5.2. Testing the Custom HashMap
5.2.测试自定义 HashMap
As an example, we can test the above custom class:
例如,我们可以测试上述自定义类:
private final int MAX_SIZE = 4;
private HashMapWithMaxSizeLimit<Integer, String> hashMapWithMaxSizeLimit;
@Test
void givenCustomHashMapObject_whenThereIsNoLimit_thenDoesNotThrowException() {
hashMapWithMaxSizeLimit = new HashMapWithMaxSizeLimit<Integer, String>();
assertDoesNotThrow(() -> {
for (int i = 0; i < 10000; i++) {
hashMapWithMaxSizeLimit.put(i, i + "");
}
});
}
@Test
void givenCustomHashMapObject_whenLimitNotReached_thenDoesNotThrowException() {
hashMapWithMaxSizeLimit = new HashMapWithMaxSizeLimit<Integer, String>(MAX_SIZE);
assertDoesNotThrow(() -> {
for (int i = 0; i < 4; i++) {
hashMapWithMaxSizeLimit.put(i, i + "");
}
});
}
@Test
void givenCustomHashMapObject_whenReplacingValueWhenLimitIsReached_thenDoesNotThrowException() {
hashMapWithMaxSizeLimit = new HashMapWithMaxSizeLimit<Integer, String>(MAX_SIZE);
assertDoesNotThrow(() -> {
hashMapWithMaxSizeLimit.put(1, "One");
hashMapWithMaxSizeLimit.put(2, "Two");
hashMapWithMaxSizeLimit.put(3, "Three");
hashMapWithMaxSizeLimit.put(4, "Four");
hashMapWithMaxSizeLimit.put(4, "4");
});
}
@Test
void givenCustomHashMapObject_whenLimitExceeded_thenThrowsException() {
hashMapWithMaxSizeLimit = new HashMapWithMaxSizeLimit<Integer, String>(MAX_SIZE);
Exception exception = assertThrows(RuntimeException.class, () -> {
for (int i = 0; i < 5; i++) {
hashMapWithMaxSizeLimit.put(i, i + "");
}
});
String messageThrownWhenSizeExceedsLimit = "Max size exceeded!";
String actualMessage = exception.getMessage();
assertTrue(actualMessage.equals(messageThrownWhenSizeExceedsLimit));
}
In the above code, we have four test cases:
在上述代码中,我们有四个测试用例:
- We instantiate the class with the default no-limit behavior. Even if we add a high number of entries, we don’t expect any exceptions.

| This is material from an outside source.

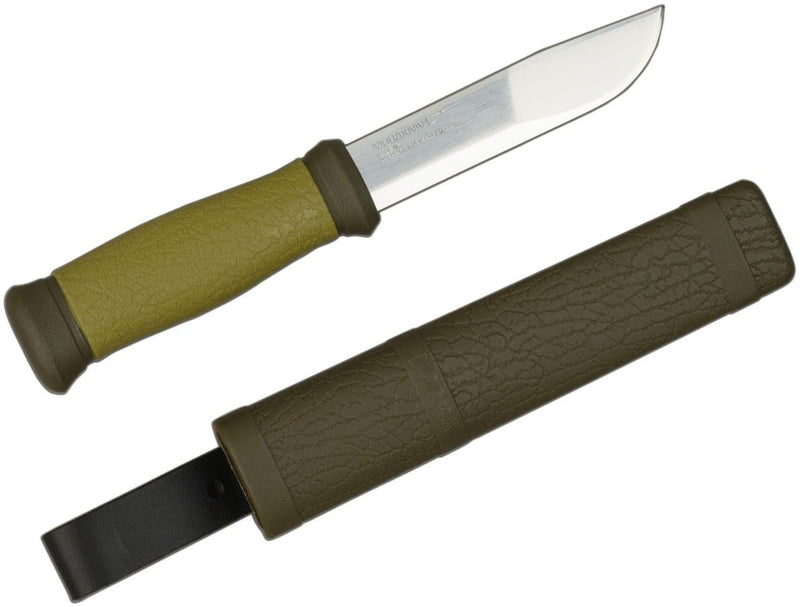 Swedish knife MORA 2000 Green Stainless steel Bushcrafters Outdoor Fixed Blade durable sheath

- We instantiate the class with a maxSize of 4. If we don’t reach the limit, we don’t expect any exceptions.
- We instantiate the class with a maxSize of 4. If we have reached the limit and we replace a value, we don’t expect any exceptions.
- We instantiate the class with a maxSize of 4. If we exceed the limit, we expect a RuntimeException with a specific message.
6. Conclusion
6.结论
The need to enforce a limit for the maximum size of HashMap might arise in some specific scenarios. In this article, we’ve seen some examples that address this requirement.
在某些特定场景中,可能需要对 HashMap 的最大大小执行限制。在本文中,我们看到了一些满足这一需求的示例。
Extending LinkedHashMap and overriding its removeEldestEntry() method can be useful if we want to quickly implement an LRU cache or something similar. If we want to enforce a stricter bound, we can extend HashMap and override its insertion methods to fit our needs.
如果我们想快速实现 LRU 缓存或类似功能,扩展 LinkedHashMap 并覆盖其 removeEldestEntry() 方法将非常有用。如果我们想执行更严格的约束,可以扩展 HashMap 并重写其插入方法,以满足我们的需求。
As usual, the example code is available over on GitHub.
与往常一样,示例代码可在 GitHub 上获取。